:: TASK SET ::
[1] Using the passage below about bar and bat mitzvah, decide whether each statement agrees with it: (a) The Reform movement's Resolution on Patrilineal Descent was adopted in 1983. (b) In today's America, Jewish identification is always fixed by birth. (c) Feminism sparked a demand that girls be counted in the minyan. Answer each with yes or no and quote the words from the passage that decide it.
[2] Answer these questions from the passage below about bar and bat mitzvah:
(a) Who wrote Coming of Age in Jewish America: Bar and Bat Mitzvah Reinterpreted?
(b) What two major cultural shifts have contributed to the significance of bar and bat mitzvah ceremonies?
(c) Evidence of what did the 1983 Resolution on Patrilineal Descent require?

:: PASSAGE ::
::::::

Patricia Keer Munro’s Coming of Age in Jewish America: Bar and Bat Mitzvah Reinterpreted is particularly compelling given the major role that the bar and bat mitzvah ritual has taken in American Judaism. In today’s America, writes Munro, Jewish identification is often a matter of choice. Outside of the Orthodox community, the bar and bat mitzvah ritual has become “the primary means of inculcating Jewish belief and practice” in the child and the family. It is, as Munro suggests, a system in which the youngster, parents, the clergy, congregations, and the larger community are involved in its performance.
Two major cultural shifts have contributed to the significance of bar and bat mitzvah ceremonies: rising rates of intermarriage and the growing gender equality brought about by feminism. The Reform movement’s 1983 Resolution on Patrilineal Descent required evidence that children had a Jewish upbringing; the bar and bat mitzvah has become prima facie evidence of that. Feminism sparked a demand that girls fully participate in their bat mitzvah ceremonies and that they, like their brothers, take on adult religious obligations and be counted in the minyan.

::::::

:: INPUT DATA ::
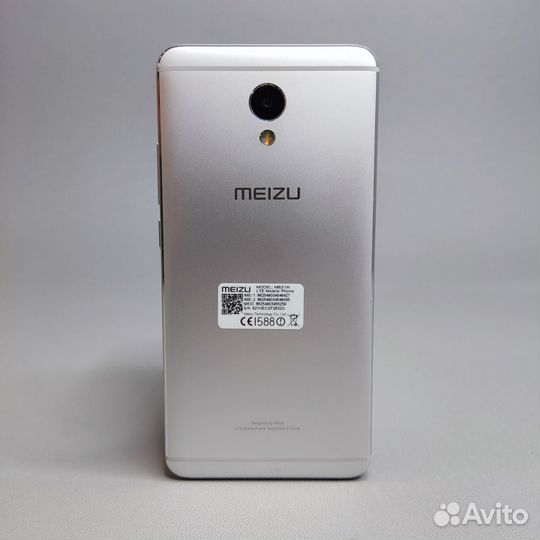 Meizu M5 Note, 3/32 ГБ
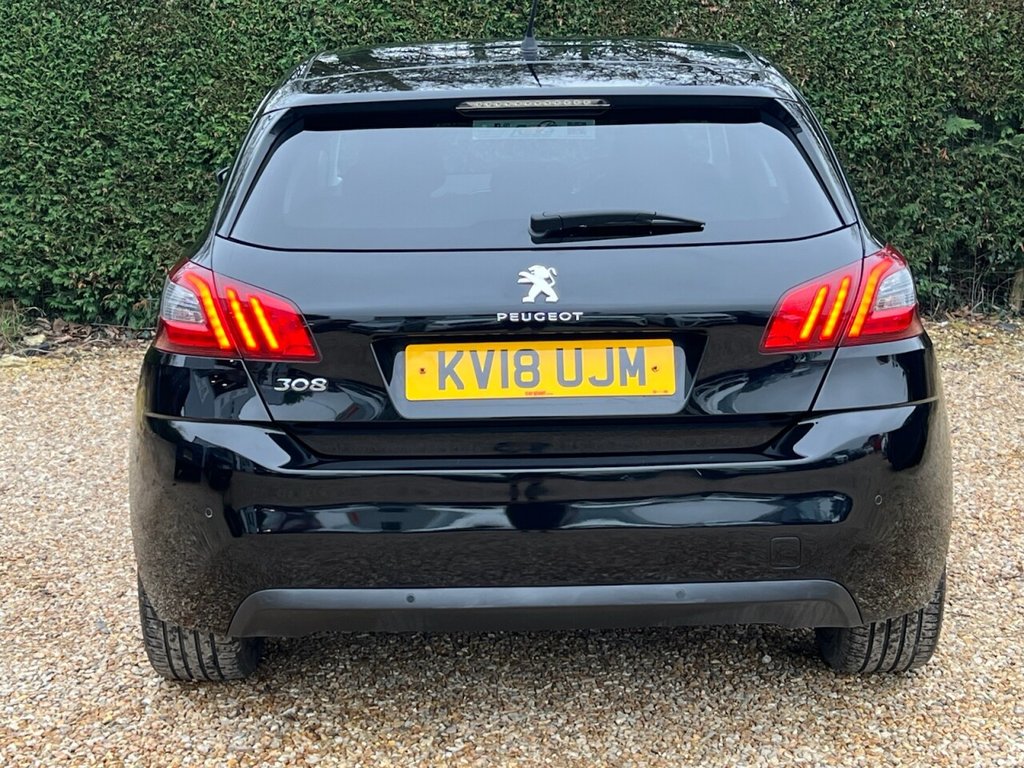Used Peugeot 308 2018 for sale - 77212945: Photo 9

::::::

:: TASK-BY-TASK OUTPUTS ::
[1]
(a) Yes: "The Reform movement’s 1983 Resolution on Patrilineal Descent"
(b) No: "Jewish identification is often a matter of choice"
(c) Yes: "Feminism sparked a demand that girls fully participate in their bat mitzvah ceremonies and that they, like their brothers, take on adult religious obligations and be counted in the minyan"

[2]
(a) Patricia Keer Munro
(b) Rising rates of intermarriage and the growing gender equality brought about by feminism
(c) Evidence that children had a Jewish upbringing